§ **TEXT SHOWN**:
##########

Though all engineering organizations are vulnerable to burnout, we are not doomed to it. Some leaders excel at refreshing and reinforcing inspirational missions and values among their people. They challenge and reward employees for caring about the mission, mitigating risks that prevent companies from delivering value to customers and upholding product quality through launch. These leaders create systems of accountability and reward that drive this mission forward at every level, so that when people see something that risks quality, they take action. They inspire enthusiasm and reward transparency when problems arise. Unlike NASA, they paint a picture of a clear, new, seemingly impossible target after the once-incredible moonshot has become mundane.
Great engineering leaders rely on data to tell them where to iterate, where to innovate, where to delay launch, where to fix problems. Great software teams use test automation, application performance monitoring, canary builds, user feedback, and many other signals to tell them where to find risks and opportunities. They constantly proceduralize and celebrate the actions that respond effectively to those signals. Maintaining a culture of excellence requires constant effort. Burnout is like entropy, and it wins out in time if new energy is not brought into a system.
From Organizational Burnout to Organizational Excellence
If you are on the front lines of a profoundly burnt out organization, perhaps you have tried and failed to make sustainable change. Remember that it doesn’t have to be this way, and that you may simply need to change organizations. If you are on the front lines of an organization that is starting to show signs of burnout, consider having a serious conversation with the highest-level leader you have access to. Help them understand the systemic risks they’re introducing by abiding by the status quo. Show them this article.

##########

§ **SET PROBLEM 1**: Please pull out every line of the entries that contains the word "plank", matching its case exactly.
The passage on engineering burnout has no connection to the entries.

§ **INPUT FOR THIS TASK**:

##########

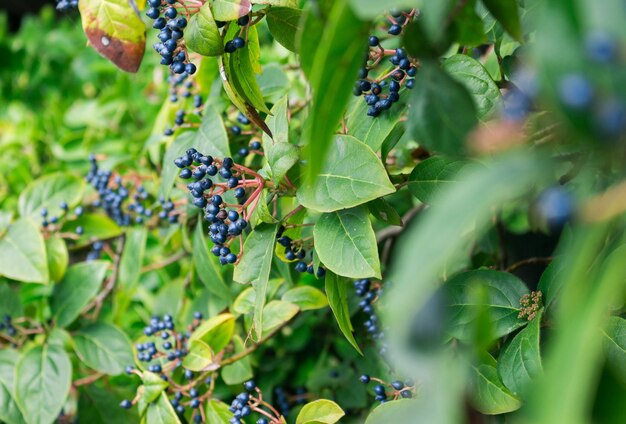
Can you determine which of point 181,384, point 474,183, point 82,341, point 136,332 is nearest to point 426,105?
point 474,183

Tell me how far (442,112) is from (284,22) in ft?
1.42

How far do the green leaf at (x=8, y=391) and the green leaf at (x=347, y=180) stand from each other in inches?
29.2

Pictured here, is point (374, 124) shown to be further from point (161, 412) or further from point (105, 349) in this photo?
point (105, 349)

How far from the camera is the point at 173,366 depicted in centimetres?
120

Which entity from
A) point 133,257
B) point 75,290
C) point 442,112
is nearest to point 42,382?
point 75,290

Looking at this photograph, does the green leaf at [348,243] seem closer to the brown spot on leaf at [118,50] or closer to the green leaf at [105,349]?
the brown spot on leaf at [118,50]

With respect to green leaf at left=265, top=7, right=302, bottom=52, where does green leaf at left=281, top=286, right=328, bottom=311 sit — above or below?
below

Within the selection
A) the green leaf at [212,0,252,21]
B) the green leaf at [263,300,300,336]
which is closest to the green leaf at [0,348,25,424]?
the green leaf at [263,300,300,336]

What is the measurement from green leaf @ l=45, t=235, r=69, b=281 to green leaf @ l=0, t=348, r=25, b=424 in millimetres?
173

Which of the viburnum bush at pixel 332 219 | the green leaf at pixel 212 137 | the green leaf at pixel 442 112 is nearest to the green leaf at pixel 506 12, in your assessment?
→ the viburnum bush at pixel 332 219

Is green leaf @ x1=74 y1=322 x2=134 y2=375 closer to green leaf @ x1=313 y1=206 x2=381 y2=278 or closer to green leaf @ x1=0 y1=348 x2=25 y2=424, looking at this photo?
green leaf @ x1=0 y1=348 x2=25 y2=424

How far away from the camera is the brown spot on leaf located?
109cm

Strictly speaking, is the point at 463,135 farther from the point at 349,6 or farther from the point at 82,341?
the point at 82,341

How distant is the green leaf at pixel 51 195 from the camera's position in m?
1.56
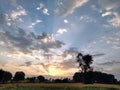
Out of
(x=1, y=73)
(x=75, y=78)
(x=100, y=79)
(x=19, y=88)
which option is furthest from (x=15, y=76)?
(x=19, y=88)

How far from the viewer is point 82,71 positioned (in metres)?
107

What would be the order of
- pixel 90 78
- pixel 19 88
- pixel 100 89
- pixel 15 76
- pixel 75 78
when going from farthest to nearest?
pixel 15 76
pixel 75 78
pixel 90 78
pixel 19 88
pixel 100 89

##########

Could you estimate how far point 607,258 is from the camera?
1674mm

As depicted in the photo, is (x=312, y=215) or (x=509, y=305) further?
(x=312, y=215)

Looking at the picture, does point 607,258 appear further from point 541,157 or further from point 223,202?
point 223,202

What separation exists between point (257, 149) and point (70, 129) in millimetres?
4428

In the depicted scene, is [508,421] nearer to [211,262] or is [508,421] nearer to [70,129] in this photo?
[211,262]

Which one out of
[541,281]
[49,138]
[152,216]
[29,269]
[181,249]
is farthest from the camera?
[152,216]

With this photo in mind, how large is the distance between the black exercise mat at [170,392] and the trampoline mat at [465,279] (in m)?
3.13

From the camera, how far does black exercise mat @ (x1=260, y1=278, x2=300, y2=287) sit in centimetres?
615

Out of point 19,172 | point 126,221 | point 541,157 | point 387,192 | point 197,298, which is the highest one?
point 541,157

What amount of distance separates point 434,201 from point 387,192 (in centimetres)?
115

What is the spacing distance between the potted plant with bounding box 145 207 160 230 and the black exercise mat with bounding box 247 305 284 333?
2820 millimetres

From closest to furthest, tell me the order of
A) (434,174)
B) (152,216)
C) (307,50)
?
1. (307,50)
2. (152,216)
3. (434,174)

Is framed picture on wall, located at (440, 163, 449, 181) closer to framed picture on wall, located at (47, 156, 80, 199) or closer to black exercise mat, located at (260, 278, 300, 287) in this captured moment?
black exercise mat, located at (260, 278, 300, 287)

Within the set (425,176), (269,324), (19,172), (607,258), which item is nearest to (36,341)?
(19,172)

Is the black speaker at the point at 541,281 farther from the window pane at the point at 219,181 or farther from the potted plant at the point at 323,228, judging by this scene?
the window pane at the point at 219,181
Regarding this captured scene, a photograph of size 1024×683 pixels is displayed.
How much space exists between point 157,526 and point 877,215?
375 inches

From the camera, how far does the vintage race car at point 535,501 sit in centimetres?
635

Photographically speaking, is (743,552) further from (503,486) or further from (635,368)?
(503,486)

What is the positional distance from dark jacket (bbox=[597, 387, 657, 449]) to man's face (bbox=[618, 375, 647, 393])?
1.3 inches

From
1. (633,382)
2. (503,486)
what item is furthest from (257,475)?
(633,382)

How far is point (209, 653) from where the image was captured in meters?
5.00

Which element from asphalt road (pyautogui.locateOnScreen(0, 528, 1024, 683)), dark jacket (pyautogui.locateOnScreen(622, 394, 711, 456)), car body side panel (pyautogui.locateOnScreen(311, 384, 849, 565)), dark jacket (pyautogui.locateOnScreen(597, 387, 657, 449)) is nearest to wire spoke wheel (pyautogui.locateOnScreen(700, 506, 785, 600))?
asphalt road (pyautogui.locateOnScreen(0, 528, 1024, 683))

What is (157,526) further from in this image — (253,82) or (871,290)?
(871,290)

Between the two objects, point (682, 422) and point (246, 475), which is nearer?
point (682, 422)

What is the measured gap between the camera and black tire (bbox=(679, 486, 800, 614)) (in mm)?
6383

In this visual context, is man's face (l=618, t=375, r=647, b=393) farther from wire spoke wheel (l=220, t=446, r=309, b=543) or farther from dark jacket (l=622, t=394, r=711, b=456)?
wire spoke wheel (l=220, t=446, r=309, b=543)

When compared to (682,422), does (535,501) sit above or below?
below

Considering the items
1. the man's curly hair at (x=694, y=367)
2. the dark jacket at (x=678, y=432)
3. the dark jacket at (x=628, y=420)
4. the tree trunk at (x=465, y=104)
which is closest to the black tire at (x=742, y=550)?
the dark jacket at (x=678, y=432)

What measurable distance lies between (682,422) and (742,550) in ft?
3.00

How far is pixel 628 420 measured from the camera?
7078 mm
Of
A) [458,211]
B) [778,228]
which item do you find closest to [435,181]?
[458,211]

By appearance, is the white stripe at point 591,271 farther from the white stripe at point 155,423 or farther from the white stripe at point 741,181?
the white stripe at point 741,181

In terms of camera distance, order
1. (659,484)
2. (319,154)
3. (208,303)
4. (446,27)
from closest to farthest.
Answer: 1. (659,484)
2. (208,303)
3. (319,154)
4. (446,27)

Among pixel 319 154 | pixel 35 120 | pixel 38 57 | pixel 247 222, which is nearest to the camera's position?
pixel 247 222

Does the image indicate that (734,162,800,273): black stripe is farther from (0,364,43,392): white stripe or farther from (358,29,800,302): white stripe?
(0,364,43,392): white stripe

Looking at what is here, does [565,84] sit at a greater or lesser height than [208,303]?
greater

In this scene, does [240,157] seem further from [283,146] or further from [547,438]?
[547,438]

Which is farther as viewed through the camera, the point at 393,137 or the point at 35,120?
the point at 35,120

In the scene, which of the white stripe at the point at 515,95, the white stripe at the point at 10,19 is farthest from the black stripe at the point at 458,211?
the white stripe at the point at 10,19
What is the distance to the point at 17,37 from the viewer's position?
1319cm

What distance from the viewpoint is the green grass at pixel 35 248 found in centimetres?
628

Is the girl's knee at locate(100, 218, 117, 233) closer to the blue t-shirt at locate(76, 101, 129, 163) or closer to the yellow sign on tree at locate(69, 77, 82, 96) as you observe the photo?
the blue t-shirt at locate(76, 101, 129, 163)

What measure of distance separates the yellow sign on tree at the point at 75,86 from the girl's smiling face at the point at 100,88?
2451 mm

##########

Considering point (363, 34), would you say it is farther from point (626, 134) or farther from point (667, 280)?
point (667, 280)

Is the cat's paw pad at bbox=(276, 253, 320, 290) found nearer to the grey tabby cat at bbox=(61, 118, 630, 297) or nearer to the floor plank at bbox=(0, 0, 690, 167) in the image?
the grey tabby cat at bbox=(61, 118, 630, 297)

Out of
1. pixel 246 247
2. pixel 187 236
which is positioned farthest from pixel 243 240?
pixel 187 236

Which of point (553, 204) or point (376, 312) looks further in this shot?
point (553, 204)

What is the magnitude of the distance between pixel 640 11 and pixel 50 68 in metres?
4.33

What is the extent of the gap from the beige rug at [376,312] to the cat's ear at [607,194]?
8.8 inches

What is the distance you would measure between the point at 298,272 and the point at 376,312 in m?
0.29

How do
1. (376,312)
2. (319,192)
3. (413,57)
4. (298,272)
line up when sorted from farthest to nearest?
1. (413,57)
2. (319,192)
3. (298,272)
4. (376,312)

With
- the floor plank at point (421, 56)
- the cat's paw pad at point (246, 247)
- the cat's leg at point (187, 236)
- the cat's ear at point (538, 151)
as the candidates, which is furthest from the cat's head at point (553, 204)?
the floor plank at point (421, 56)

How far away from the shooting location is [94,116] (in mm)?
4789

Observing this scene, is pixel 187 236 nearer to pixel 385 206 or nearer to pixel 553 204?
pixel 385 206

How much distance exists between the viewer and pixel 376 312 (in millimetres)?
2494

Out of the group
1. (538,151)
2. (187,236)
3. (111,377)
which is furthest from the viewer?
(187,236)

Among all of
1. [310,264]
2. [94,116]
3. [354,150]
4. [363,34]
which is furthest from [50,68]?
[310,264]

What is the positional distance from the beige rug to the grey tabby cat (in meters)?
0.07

##########

§ **SET PROBLEM 2**: Extend the passage on engineering burnout, beginning right after its last sentence.

§ **WRITTEN RESPONSE 1**:
Is the cat's paw pad at bbox=(276, 253, 320, 290) found nearer to the grey tabby cat at bbox=(61, 118, 630, 297) or nearer to the floor plank at bbox=(0, 0, 690, 167) in the image?
- the floor plank at point (421, 56)
the floor plank at point (421, 56)

§ **WRITTEN RESPONSE 2**:
Regardless of the state of your organization, if you are a leader, you are responsible for taking action. Get started by reading resources on organizational change including Leading Change, by John P. Cotter and Turn the Ship Around! by David Marquet. Finally, remember that transforming burnout into excellence is a tremendously difficult and lengthy journey. You must decide whether you care enough about the mission and its turnaround to do the work of creating processes that reward what is right and correct what is wrong.
Instilling an organization with strong values and reinforcing them through effective processes transforms individuals at all levels. It inspires employees to explore alternatives and surface concerns on the frontline. And it inspires leadership to prioritize sensitive response and forward-thinking change. Of course, we will make mistakes. But we can commit to remaining teachable, sharing responsibility, and caring for the mission we are building towards together.